The text model never sees the image. qwen2.5-coder:7b writes the plan and calls answer with a text description. It never receives raw image bytes. The VLM never sees the question; it only describes what is visible. Each model stays within its strengths.

describe_image is called once and cached. Both OllamaLLM instances are constructed with InMemoryCache(). The first question triggers a VLM call; the second and third questions get the same description from cache. The VLM is only asked once per unique image path per run.

Injecting models as constructor arguments is the pattern. Extra models go in alongside llm=, stored as instance variables, and called directly inside primitives.

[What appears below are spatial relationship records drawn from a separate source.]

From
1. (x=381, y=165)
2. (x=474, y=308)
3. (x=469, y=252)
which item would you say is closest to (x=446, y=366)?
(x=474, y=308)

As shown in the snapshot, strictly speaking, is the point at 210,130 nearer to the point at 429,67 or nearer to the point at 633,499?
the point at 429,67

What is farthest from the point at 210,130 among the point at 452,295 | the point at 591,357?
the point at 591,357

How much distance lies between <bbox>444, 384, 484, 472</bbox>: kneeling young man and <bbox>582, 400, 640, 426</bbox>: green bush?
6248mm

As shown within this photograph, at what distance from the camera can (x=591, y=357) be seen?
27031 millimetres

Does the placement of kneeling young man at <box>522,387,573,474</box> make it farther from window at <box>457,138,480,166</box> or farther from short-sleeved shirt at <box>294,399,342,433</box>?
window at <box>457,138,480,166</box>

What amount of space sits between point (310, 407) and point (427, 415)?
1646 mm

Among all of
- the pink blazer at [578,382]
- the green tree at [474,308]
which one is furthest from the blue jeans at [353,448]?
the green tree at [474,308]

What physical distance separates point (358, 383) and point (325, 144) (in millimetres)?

The planning model (passed as llm) stays responsible for writing plans; it does not know that other models exist.

python
text_llm   = OllamaLLM(model="qwen2.5-coder:7b")
vision_llm = OllamaLLM(model="gemma4:e2b")

agent = ImageAgent(llm=text_llm, vision_llm=vision_llm)

The same pattern extends to any combination: an embedding model, a code model, a reasoning model. Each is injected where needed and called only by the primitive that fits.